*REQUIRED WORK:*
Copy every line of the records exactly, without including the images.

------------

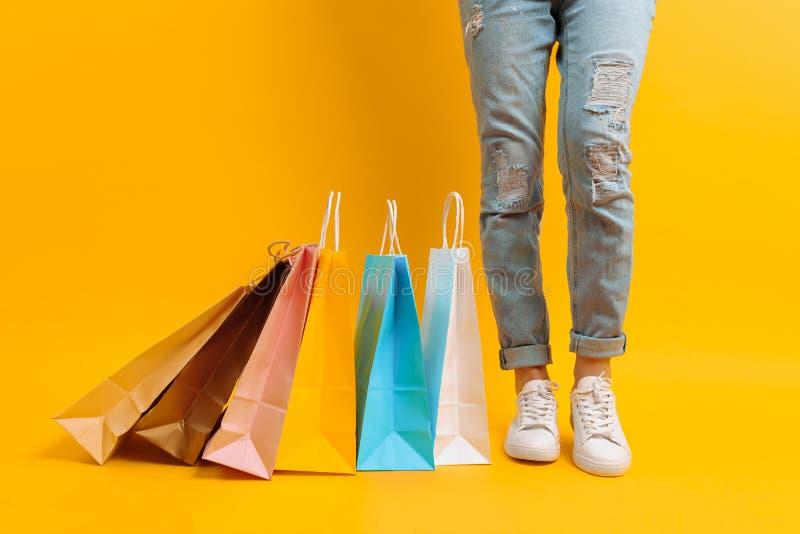 Uma imagem dos pés, uma mulher após suportes da compra com muitos sacos multi-coloridos, em um fundo amarelo fotografia de stock royalty free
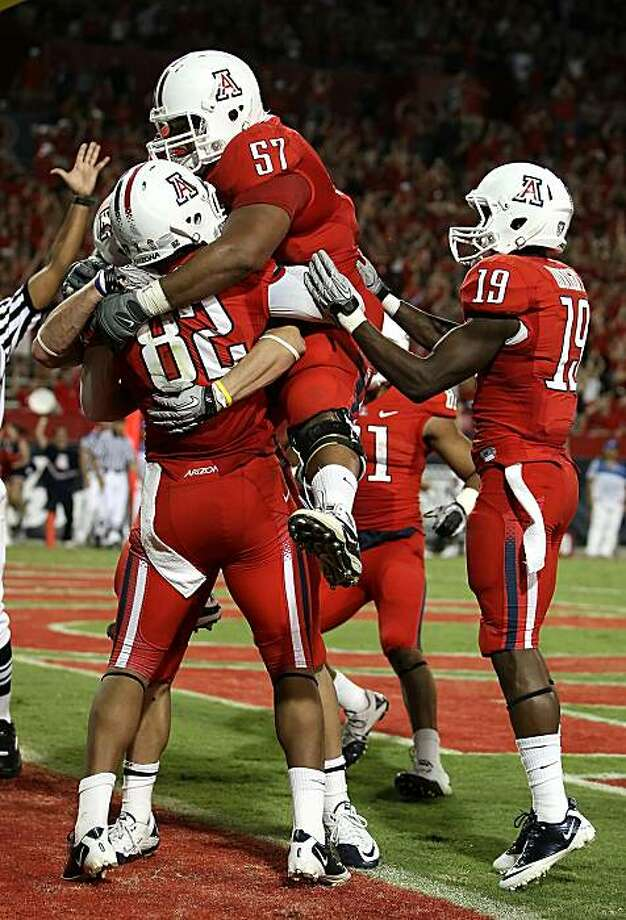 TUCSON, AZ - SEPTEMBER 25:  Jovon Hayes #57 of the Arizona Wildcats jumps into the arms of wide receiver Juron Criner #82 after Criner caught the game winning 3 yard touchdown reception against the California Bears during the fourth quarter of the collegefootball game at Arizona Stadium on September 25, 2010 in Tucson, Arizona. The Wildcats defeated the Bears 10-9. Photo: Christian Petersen, Getty Images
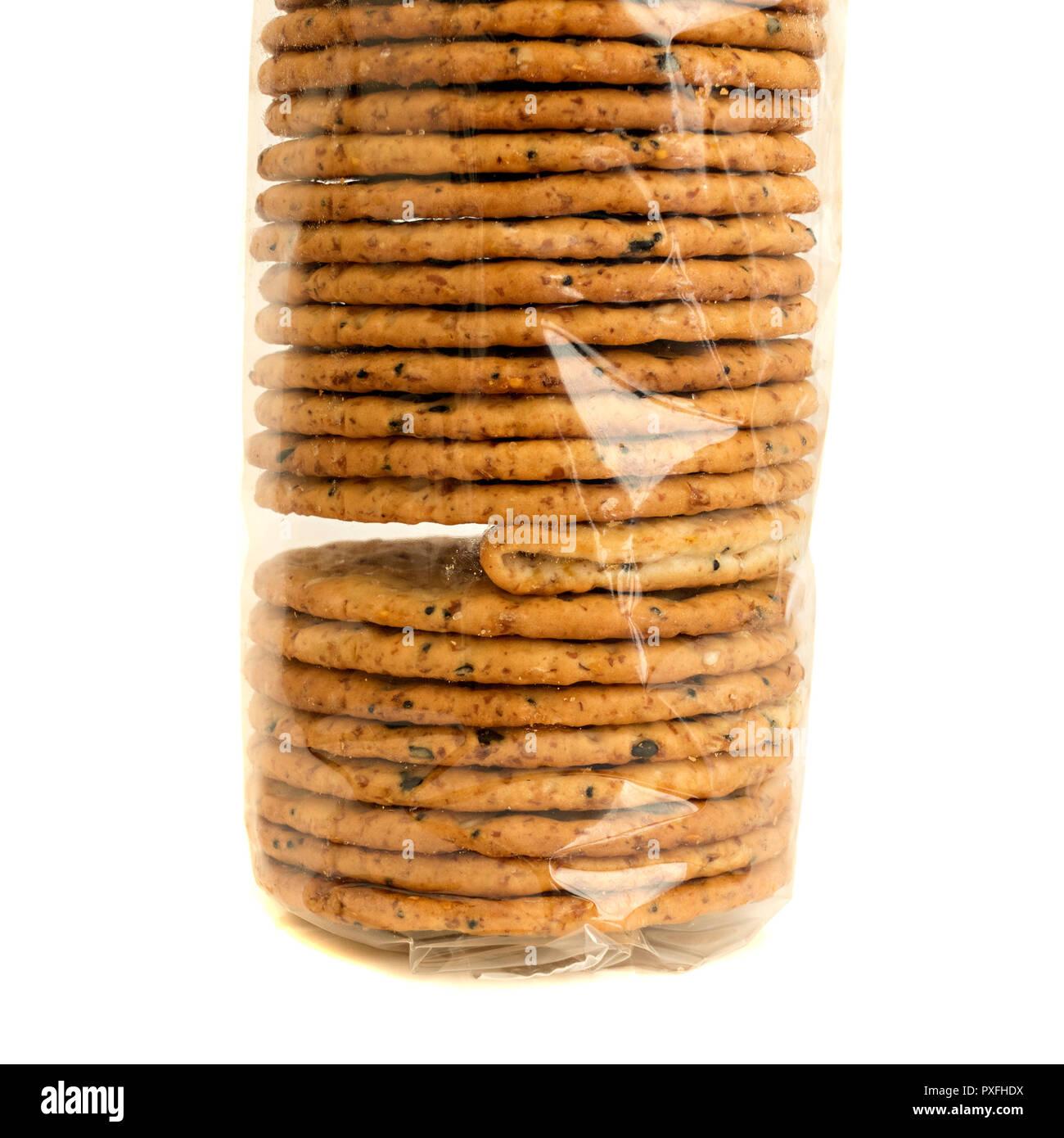 """""""L'intruso"""" un pacchetto di cellophane trasparente avvolto biscotti con uno difettoso cracker ripiegata che illustra un problema o un guasto nel controllo di qualità. Immagini Stock"""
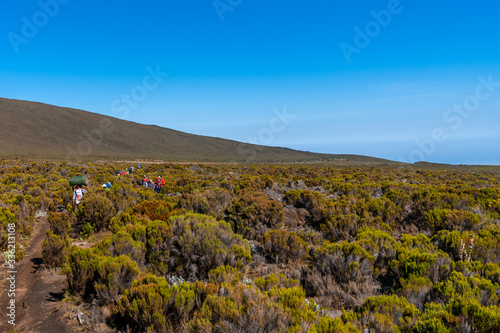 Fotografie, Obraz Camping on mount Kilimanjaro in tents to see the glaciers in Tanzania, Africa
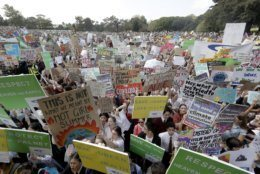"""Thousands of protestors, many of them school students, gather in Sydney, Friday, Sept. 20, 2019, calling for action to guard against climate change. Australia's acting Prime Minister Michael McCormack has described ongoing climate rallies as """"just a disruption"""" that should have been held on a weekend to avoid inconveniencing communities. (AP Photo/Rick Rycroft)"""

------------

*EXERCISE ANSWER:*
 Uma imagem dos pés, uma mulher após suportes da compra com muitos sacos multi-coloridos, em um fundo amarelo fotografia de stock royalty free
 TUCSON, AZ - SEPTEMBER 25:  Jovon Hayes #57 of the Arizona Wildcats jumps into the arms of wide receiver Juron Criner #82 after Criner caught the game winning 3 yard touchdown reception against the California Bears during the fourth quarter of the collegefootball game at Arizona Stadium on September 25, 2010 in Tucson, Arizona. The Wildcats defeated the Bears 10-9. Photo: Christian Petersen, Getty Images
 """""""L'intruso"""" un pacchetto di cellophane trasparente avvolto biscotti con uno difettoso cracker ripiegata che illustra un problema o un guasto nel controllo di qualità. Immagini Stock"""
 Fotografie, Obraz Camping on mount Kilimanjaro in tents to see the glaciers in Tanzania, Africa
"""Thousands of protestors, many of them school students, gather in Sydney, Friday, Sept. 20, 2019, calling for action to guard against climate change. Australia's acting Prime Minister Michael McCormack has described ongoing climate rallies as """"just a disruption"""" that should have been held on a weekend to avoid inconveniencing communities. (AP Photo/Rick Rycroft)"""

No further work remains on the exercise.